There is no authority upon the meaning of “at the same time as” in sec. 245. The degree of contemporaneity which such words connote must depend upon the context. It might not be unreasonable to say that two species of dinosaur became extinct “at the same time” when millions of years separates their last known representatives. On the other hand, one would not say that the winner of a 100 metres race crossed the tape at the same time as the runner who came second, even though they were separated by less than a tenth of a second.
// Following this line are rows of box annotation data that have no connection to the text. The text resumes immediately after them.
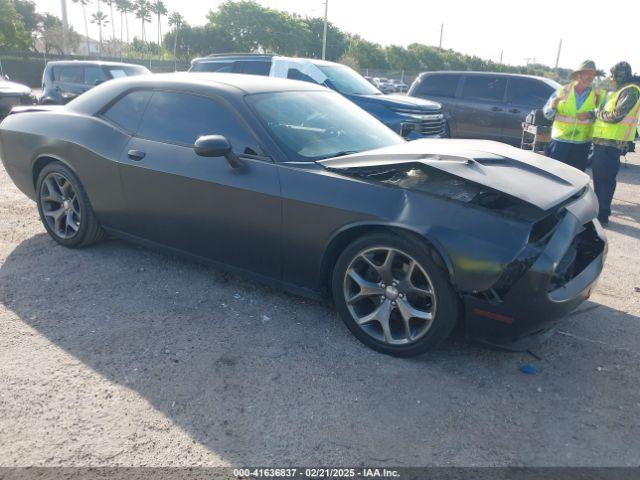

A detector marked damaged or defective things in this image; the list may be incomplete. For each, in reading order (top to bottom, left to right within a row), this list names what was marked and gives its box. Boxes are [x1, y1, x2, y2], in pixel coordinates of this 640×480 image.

damaged black dodge challenger [0, 74, 608, 356]
cracked bumper piece [460, 189, 604, 350]
crumpled front bumper [460, 188, 604, 352]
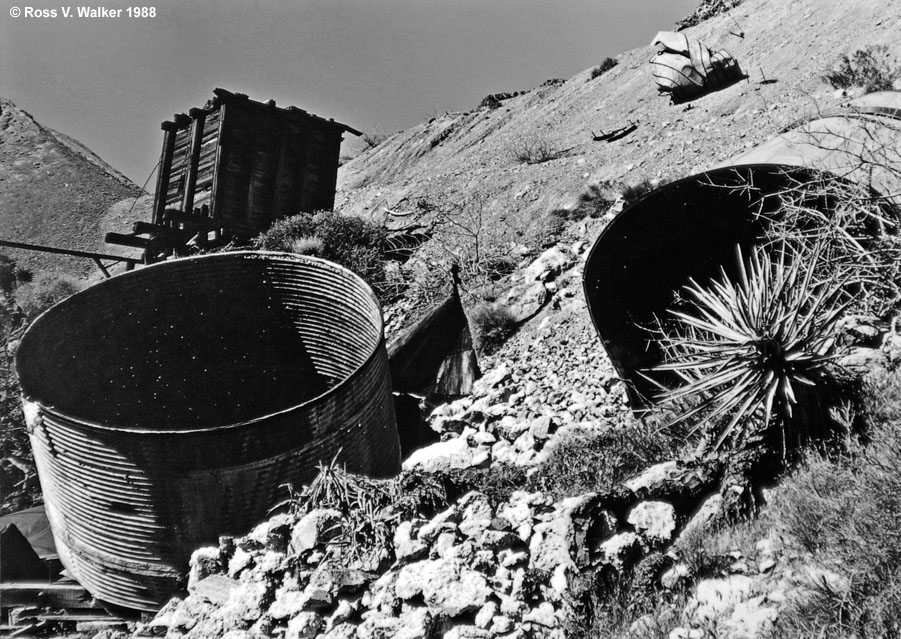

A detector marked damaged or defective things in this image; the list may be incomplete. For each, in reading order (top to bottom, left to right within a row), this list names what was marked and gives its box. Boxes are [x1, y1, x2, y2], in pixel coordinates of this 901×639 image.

rusty metal tank [13, 250, 400, 608]
rusted metal sheet [13, 252, 400, 612]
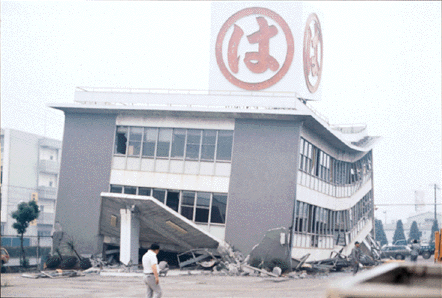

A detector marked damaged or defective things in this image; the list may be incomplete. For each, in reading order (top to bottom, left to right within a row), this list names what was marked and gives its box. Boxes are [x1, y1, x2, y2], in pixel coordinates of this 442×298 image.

broken window [157, 128, 173, 158]
broken window [170, 129, 186, 159]
broken window [201, 130, 217, 161]
broken window [216, 131, 233, 161]
broken window [182, 192, 198, 220]
broken window [196, 192, 212, 222]
broken window [210, 193, 226, 224]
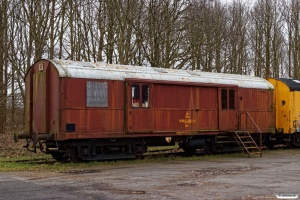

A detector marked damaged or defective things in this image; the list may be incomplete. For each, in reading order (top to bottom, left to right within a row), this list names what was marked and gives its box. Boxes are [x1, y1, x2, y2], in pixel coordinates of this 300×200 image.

rusty red railway van [15, 59, 274, 161]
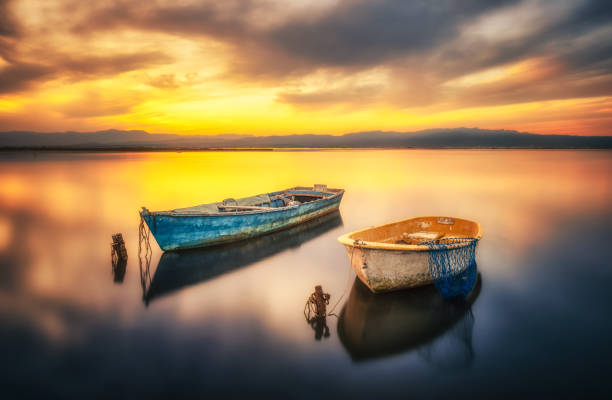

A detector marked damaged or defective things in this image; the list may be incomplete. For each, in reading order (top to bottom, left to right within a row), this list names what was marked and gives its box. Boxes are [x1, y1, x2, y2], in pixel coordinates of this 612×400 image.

rusty boat hull [142, 185, 344, 250]
rusty boat hull [338, 217, 480, 292]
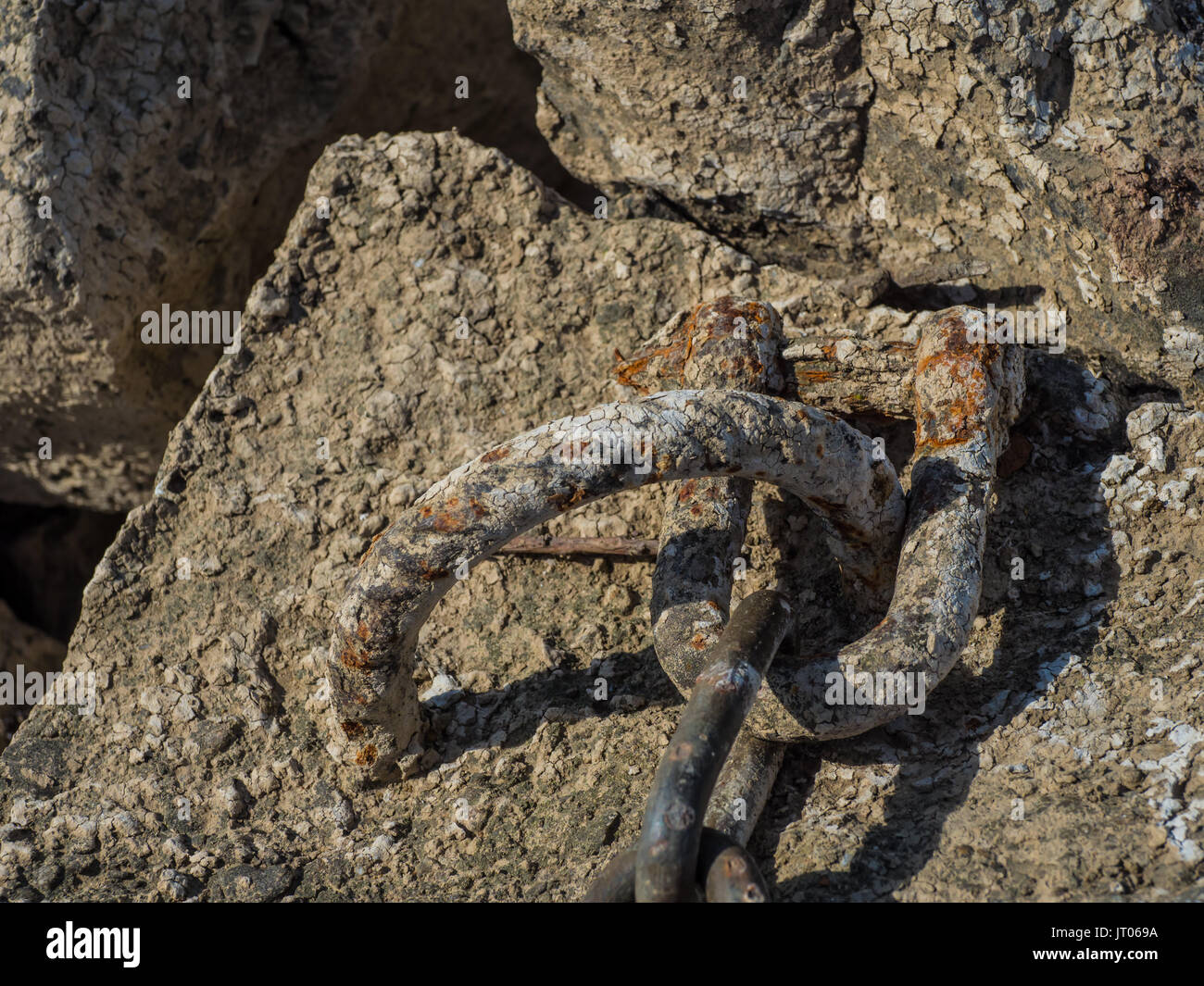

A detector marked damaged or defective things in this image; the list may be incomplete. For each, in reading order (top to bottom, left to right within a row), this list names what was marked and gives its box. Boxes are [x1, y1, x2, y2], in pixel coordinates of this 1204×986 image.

rusty anchor chain [326, 293, 1022, 900]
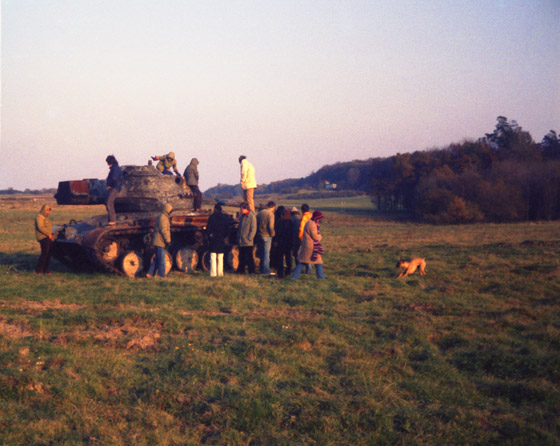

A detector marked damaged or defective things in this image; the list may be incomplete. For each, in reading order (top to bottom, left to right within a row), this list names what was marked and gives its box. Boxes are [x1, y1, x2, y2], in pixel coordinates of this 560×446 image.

rusty tank hull [51, 164, 237, 276]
In sec. 245, the context is commercial and regulatory. For example, it forms part of a scheme which includes the requirement that particulars of a floating charge must be delivered to the registrar of companies within 21 days of its creation. The question, I think, is whether a businessman having knowledge of the kind of time limits imposed by the Insolvency and Companies Acts and using ordinary language would say that the payments had been made at the same time as the execution of the debenture.

Ralph Gibson LJ, Nolan LJ and Sir Christopher Slade upheld Hoffmann J that a delay of any substantial length (more than a coffee break) would be fatal to the exception.